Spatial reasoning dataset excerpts
[Start]
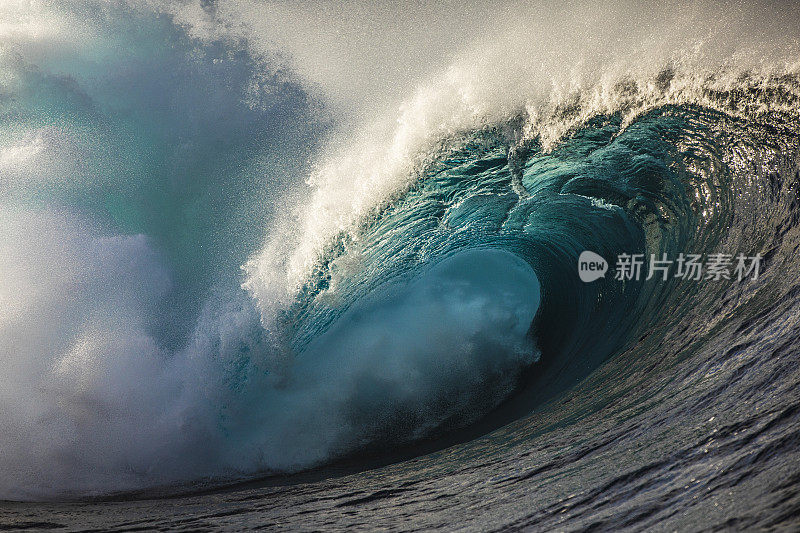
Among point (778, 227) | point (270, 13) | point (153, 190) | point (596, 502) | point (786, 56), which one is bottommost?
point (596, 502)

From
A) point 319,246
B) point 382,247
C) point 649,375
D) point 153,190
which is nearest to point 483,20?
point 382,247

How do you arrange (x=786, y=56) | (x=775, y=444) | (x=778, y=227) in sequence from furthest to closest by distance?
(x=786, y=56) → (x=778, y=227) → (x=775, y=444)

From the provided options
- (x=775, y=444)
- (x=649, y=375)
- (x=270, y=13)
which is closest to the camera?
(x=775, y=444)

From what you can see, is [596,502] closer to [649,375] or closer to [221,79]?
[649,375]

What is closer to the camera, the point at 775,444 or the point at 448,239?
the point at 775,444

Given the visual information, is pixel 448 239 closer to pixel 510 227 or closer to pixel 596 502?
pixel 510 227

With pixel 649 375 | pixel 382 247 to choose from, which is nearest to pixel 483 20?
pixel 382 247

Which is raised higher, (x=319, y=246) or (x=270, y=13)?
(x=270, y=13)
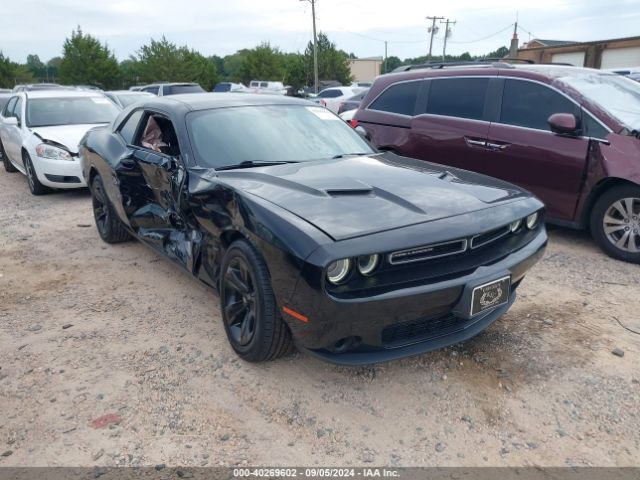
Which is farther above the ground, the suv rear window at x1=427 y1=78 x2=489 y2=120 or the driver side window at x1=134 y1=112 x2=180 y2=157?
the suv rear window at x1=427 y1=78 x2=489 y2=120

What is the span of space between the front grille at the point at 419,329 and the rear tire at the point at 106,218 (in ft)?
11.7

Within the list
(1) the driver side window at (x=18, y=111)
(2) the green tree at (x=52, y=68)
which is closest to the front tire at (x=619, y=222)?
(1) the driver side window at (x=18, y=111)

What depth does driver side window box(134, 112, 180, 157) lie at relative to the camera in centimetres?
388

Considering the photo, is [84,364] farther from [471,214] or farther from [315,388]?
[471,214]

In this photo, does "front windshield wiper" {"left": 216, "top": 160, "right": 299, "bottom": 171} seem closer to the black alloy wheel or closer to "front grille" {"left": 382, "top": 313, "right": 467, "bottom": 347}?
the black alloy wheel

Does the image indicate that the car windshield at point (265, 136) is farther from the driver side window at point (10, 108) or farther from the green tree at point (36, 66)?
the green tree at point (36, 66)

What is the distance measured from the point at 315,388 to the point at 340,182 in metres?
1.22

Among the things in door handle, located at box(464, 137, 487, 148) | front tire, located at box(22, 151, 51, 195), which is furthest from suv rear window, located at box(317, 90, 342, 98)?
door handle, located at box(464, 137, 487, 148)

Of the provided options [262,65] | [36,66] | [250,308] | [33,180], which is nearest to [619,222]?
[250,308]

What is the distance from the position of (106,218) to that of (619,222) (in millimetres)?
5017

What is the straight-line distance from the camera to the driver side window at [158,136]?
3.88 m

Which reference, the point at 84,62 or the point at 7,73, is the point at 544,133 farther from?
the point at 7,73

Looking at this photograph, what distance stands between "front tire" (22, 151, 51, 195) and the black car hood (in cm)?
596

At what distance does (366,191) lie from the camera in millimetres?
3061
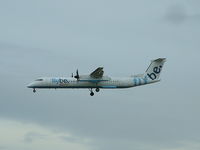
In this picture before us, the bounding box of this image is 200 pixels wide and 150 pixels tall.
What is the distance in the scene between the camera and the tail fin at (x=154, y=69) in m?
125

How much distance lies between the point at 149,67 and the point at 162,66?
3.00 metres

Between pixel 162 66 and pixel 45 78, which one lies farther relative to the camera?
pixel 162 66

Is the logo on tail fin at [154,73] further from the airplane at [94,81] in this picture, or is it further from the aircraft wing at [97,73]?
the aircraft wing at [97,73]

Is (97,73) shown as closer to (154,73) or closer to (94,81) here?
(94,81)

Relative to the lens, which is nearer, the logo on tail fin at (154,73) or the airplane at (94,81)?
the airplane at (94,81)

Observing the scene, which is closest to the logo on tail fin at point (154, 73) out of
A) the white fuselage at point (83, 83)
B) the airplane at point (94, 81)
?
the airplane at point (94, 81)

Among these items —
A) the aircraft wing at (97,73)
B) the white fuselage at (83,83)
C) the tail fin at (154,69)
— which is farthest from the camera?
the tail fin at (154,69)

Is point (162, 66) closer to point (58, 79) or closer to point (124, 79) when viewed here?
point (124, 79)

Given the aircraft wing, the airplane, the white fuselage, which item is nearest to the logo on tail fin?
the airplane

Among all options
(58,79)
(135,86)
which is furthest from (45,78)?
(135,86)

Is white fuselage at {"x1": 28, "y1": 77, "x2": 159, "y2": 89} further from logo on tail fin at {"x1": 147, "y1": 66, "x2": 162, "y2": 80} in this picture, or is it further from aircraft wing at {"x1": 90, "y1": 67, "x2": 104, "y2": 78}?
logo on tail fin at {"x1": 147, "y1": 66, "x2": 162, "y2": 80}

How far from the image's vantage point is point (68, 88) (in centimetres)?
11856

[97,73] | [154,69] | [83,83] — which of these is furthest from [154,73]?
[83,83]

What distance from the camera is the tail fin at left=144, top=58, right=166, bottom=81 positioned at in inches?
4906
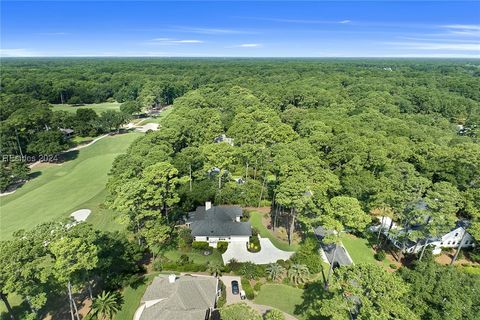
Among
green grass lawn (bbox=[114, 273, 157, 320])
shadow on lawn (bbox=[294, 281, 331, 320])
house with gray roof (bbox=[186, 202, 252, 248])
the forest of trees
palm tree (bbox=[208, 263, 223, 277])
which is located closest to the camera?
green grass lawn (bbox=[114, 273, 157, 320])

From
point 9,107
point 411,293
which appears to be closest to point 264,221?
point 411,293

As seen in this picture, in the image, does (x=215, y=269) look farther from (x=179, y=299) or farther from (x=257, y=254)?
[End]
» **TASK TO COMPLETE**
Without including the pictures, return each record above exactly as it stands.

» **IN RESPONSE**
Among point (778, 227) | point (270, 13) | point (153, 190) | point (596, 502) | point (786, 56), which one is bottommost?
point (596, 502)

From
A) point 319,246
B) point 382,247
C) point 649,375
D) point 153,190
which is nearest to point 483,20?
point 382,247

How do you arrange (x=786, y=56) | (x=775, y=444) | (x=778, y=227) in sequence from furthest to closest by distance?
(x=786, y=56) → (x=778, y=227) → (x=775, y=444)

From the provided options
- (x=775, y=444)
- (x=649, y=375)
- (x=270, y=13)
which is closest to the camera?
(x=775, y=444)

From what you can see, is [596,502] closer to [649,375] or closer to [221,79]?
[649,375]

What is closer to the camera, the point at 775,444 or the point at 448,239?
the point at 775,444

Given the visual information, is pixel 448 239 closer to pixel 510 227 or closer to pixel 596 502?
pixel 510 227

With pixel 649 375 | pixel 382 247 to choose from, which is nearest to pixel 483 20?
pixel 382 247

Which is raised higher, (x=319, y=246) or (x=270, y=13)?
(x=270, y=13)
Which is farther above the ground, the suv rear window at x1=427 y1=78 x2=489 y2=120 or the driver side window at x1=134 y1=112 x2=180 y2=157?
the suv rear window at x1=427 y1=78 x2=489 y2=120

What is the span of space between the front grille at the point at 419,329 and the rear tire at the point at 106,218 (in ft)?
11.7

Within the list
(1) the driver side window at (x=18, y=111)
(2) the green tree at (x=52, y=68)
which is closest to the front tire at (x=619, y=222)?
(1) the driver side window at (x=18, y=111)

What depth does driver side window box(134, 112, 180, 157) lie at relative to the camera in centimetres?
388

Considering the photo, is [84,364] farther from [471,214] or farther from [315,388]?
[471,214]

In this photo, does "front windshield wiper" {"left": 216, "top": 160, "right": 299, "bottom": 171} seem closer to the black alloy wheel or closer to "front grille" {"left": 382, "top": 313, "right": 467, "bottom": 347}?
the black alloy wheel

Does the image indicate that the car windshield at point (265, 136) is farther from the driver side window at point (10, 108) or farther from the green tree at point (36, 66)?
the green tree at point (36, 66)

What is the distance measured from the point at 315,388 to the point at 340,182 in metres?
1.22

Among the things in door handle, located at box(464, 137, 487, 148) | front tire, located at box(22, 151, 51, 195), which is furthest from suv rear window, located at box(317, 90, 342, 98)?
door handle, located at box(464, 137, 487, 148)

Of the provided options [262,65] | [36,66] | [250,308] | [33,180], which is nearest to [619,222]?
[250,308]

What is the distance from the position of (106,218) to that of (619,222) (in millimetres)?
5017

What is the straight-line distance from the camera to the driver side window at [158,136]?
3.88 m

Which reference, the point at 84,62 or the point at 7,73, is the point at 544,133 farther from?
the point at 7,73

Looking at this photograph, what distance stands between "front tire" (22, 151, 51, 195) and the black car hood (in cm)?
596

At what distance does (366,191) lie from the camera in millimetres?
3061
In this picture before us, the bounding box of this image is 200 pixels wide and 150 pixels tall.
What is the distance in the scene between the camera and the tail fin at (x=154, y=69) in m?
125

How much distance lies between the point at 149,67 and the point at 162,66?
3.00 metres

Between pixel 162 66 and pixel 45 78, which one lies farther relative to the camera?
pixel 162 66

Is the logo on tail fin at [154,73] further from the airplane at [94,81] in this picture, or is it further from the aircraft wing at [97,73]?
the aircraft wing at [97,73]

Is (97,73) shown as closer to (154,73) or closer to (94,81) here?
(94,81)

Relative to the lens, which is nearer, the logo on tail fin at (154,73) or the airplane at (94,81)?
the airplane at (94,81)

Observing the scene, which is closest to the logo on tail fin at point (154, 73) out of
A) the white fuselage at point (83, 83)
B) the airplane at point (94, 81)
?
the airplane at point (94, 81)

Among these items —
A) the aircraft wing at (97,73)
B) the white fuselage at (83,83)
C) the tail fin at (154,69)
— which is farthest from the camera?
the tail fin at (154,69)

Is point (162, 66) closer to point (58, 79) or closer to point (124, 79) when viewed here?
point (124, 79)

Given the aircraft wing, the airplane, the white fuselage, which item is nearest to the logo on tail fin?
the airplane

Among all options
(58,79)
(135,86)
which is furthest from (45,78)?
(135,86)

Is white fuselage at {"x1": 28, "y1": 77, "x2": 159, "y2": 89} further from logo on tail fin at {"x1": 147, "y1": 66, "x2": 162, "y2": 80} in this picture, or is it further from aircraft wing at {"x1": 90, "y1": 67, "x2": 104, "y2": 78}?
logo on tail fin at {"x1": 147, "y1": 66, "x2": 162, "y2": 80}

How far from the image's vantage point is point (68, 88) (in centimetres)?
11856

[97,73] | [154,69] | [83,83] — which of these is furthest from [154,73]?
[83,83]

What distance from the camera is the tail fin at left=144, top=58, right=166, bottom=81 positioned at in inches?
4906
Among
green grass lawn (bbox=[114, 273, 157, 320])
shadow on lawn (bbox=[294, 281, 331, 320])
house with gray roof (bbox=[186, 202, 252, 248])
the forest of trees
palm tree (bbox=[208, 263, 223, 277])
which is located closest to the camera?
green grass lawn (bbox=[114, 273, 157, 320])

From
point 9,107
point 411,293
which appears to be closest to point 264,221?
point 411,293

As seen in this picture, in the image, does (x=215, y=269) look farther from (x=179, y=299) or farther from (x=257, y=254)?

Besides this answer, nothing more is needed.